> _What to do_
Reproduce every line of the data listing below word for word, with no changes.

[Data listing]
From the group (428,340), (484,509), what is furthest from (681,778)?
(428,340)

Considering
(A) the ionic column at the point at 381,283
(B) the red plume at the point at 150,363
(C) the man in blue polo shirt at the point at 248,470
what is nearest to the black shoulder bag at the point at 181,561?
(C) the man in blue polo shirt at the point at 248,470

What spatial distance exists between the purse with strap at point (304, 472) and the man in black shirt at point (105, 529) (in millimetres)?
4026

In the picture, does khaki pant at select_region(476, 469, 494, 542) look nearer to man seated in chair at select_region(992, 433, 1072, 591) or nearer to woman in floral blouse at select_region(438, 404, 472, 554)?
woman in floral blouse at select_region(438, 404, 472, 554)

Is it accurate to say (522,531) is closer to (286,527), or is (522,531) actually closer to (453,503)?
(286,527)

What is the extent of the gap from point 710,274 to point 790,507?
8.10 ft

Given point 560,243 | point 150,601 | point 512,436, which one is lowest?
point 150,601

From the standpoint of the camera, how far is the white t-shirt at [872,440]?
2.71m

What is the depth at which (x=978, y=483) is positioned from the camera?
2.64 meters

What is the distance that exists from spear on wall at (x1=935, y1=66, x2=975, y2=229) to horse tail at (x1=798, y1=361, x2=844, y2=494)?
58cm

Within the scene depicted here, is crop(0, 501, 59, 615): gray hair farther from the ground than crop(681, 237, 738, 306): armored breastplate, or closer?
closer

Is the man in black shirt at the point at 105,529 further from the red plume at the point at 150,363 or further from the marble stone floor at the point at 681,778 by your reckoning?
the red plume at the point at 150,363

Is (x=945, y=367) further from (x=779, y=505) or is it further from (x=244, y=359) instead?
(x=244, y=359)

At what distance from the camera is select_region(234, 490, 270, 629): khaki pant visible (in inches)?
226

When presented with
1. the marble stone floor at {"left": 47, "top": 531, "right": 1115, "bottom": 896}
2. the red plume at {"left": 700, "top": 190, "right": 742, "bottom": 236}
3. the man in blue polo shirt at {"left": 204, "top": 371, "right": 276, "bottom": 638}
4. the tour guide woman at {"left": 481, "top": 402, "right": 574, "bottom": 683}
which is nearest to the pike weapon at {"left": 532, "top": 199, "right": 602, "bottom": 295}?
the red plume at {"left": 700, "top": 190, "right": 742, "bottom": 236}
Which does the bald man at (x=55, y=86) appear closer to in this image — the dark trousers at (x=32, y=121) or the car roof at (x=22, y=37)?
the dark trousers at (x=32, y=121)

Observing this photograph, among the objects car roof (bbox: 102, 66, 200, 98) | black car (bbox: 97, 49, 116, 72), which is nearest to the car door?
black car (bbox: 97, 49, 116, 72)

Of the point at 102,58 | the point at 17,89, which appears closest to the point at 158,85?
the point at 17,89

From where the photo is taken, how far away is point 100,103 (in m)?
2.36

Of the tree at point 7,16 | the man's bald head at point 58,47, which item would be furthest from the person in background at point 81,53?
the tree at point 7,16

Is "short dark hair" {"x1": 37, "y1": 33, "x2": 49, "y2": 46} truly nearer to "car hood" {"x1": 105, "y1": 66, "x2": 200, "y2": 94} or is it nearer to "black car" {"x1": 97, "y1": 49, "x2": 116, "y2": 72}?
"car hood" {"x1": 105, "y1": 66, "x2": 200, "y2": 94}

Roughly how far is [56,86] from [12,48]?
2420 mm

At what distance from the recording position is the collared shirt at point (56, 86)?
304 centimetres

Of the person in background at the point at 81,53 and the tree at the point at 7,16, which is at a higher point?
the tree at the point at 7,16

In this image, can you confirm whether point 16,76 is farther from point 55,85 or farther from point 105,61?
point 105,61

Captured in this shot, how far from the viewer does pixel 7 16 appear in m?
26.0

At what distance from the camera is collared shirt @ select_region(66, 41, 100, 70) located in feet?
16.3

> _Finished answer_
From the group (428,340), (484,509), what is furthest from (681,778)?
(428,340)

Considering
(A) the ionic column at the point at 381,283
(B) the red plume at the point at 150,363
(C) the man in blue polo shirt at the point at 248,470
what is nearest to the black shoulder bag at the point at 181,561?
(C) the man in blue polo shirt at the point at 248,470

What spatial distance exists between the purse with strap at point (304, 472) and the man in black shirt at point (105, 529) (in millimetres)?
4026

In the picture, does khaki pant at select_region(476, 469, 494, 542) look nearer to man seated in chair at select_region(992, 433, 1072, 591) or nearer to woman in floral blouse at select_region(438, 404, 472, 554)?
woman in floral blouse at select_region(438, 404, 472, 554)

Is it accurate to say (522,531) is closer to (286,527), or is (522,531) actually closer to (453,503)?
(286,527)

What is the extent of the gap from point 710,274 to point 790,507?
8.10 ft

Given point 560,243 | point 150,601 | point 512,436, which one is lowest?
point 150,601

From the standpoint of the camera, how far is the white t-shirt at [872,440]?
2.71m

What is the depth at which (x=978, y=483) is positioned from the camera?
2.64 meters

What is the distance that exists from spear on wall at (x1=935, y1=66, x2=975, y2=229) to horse tail at (x1=798, y1=361, x2=844, y2=494)?
58cm

Within the scene depicted here, is crop(0, 501, 59, 615): gray hair farther from the ground than crop(681, 237, 738, 306): armored breastplate, or closer?
closer

Is the man in black shirt at the point at 105,529 further from the red plume at the point at 150,363 or further from the marble stone floor at the point at 681,778 by your reckoning?
the red plume at the point at 150,363

Is (x=945, y=367) further from (x=779, y=505) or is it further from (x=244, y=359) instead?
(x=244, y=359)

At what distance from the camera is select_region(234, 490, 270, 629): khaki pant visible (in inches)?
226

When presented with
1. the marble stone floor at {"left": 47, "top": 531, "right": 1115, "bottom": 896}
2. the red plume at {"left": 700, "top": 190, "right": 742, "bottom": 236}
3. the man in blue polo shirt at {"left": 204, "top": 371, "right": 276, "bottom": 638}
4. the tour guide woman at {"left": 481, "top": 402, "right": 574, "bottom": 683}
which is nearest to the pike weapon at {"left": 532, "top": 199, "right": 602, "bottom": 295}?
the red plume at {"left": 700, "top": 190, "right": 742, "bottom": 236}
Which does the bald man at (x=55, y=86) appear closer to in this image — the dark trousers at (x=32, y=121) or the car roof at (x=22, y=37)?
the dark trousers at (x=32, y=121)

Observing this photograph, among the objects car roof (bbox: 102, 66, 200, 98) | black car (bbox: 97, 49, 116, 72), which is nearest to the car door?
black car (bbox: 97, 49, 116, 72)

Of the point at 102,58 | the point at 17,89, which appears closest to the point at 158,85?
the point at 17,89

From where the photo is taken, how far away is point 100,103 (in m)?
2.36

Of the tree at point 7,16 | the man's bald head at point 58,47, which item would be furthest from the person in background at point 81,53?
the tree at point 7,16

Is "short dark hair" {"x1": 37, "y1": 33, "x2": 49, "y2": 46} truly nearer to "car hood" {"x1": 105, "y1": 66, "x2": 200, "y2": 94} or is it nearer to "black car" {"x1": 97, "y1": 49, "x2": 116, "y2": 72}?
"car hood" {"x1": 105, "y1": 66, "x2": 200, "y2": 94}

Roughly how far is [56,86] from [12,48]?
2420 mm

At what distance from the recording position is the collared shirt at point (56, 86)?
304 centimetres

Of the person in background at the point at 81,53 and the tree at the point at 7,16, which is at a higher point?
the tree at the point at 7,16

In this image, can you confirm whether point 16,76 is farther from point 55,85 or farther from point 105,61?
point 105,61

Captured in this shot, how far from the viewer does pixel 7 16 appear in m?
26.0

At what distance from the camera is collared shirt @ select_region(66, 41, 100, 70) located in feet?
16.3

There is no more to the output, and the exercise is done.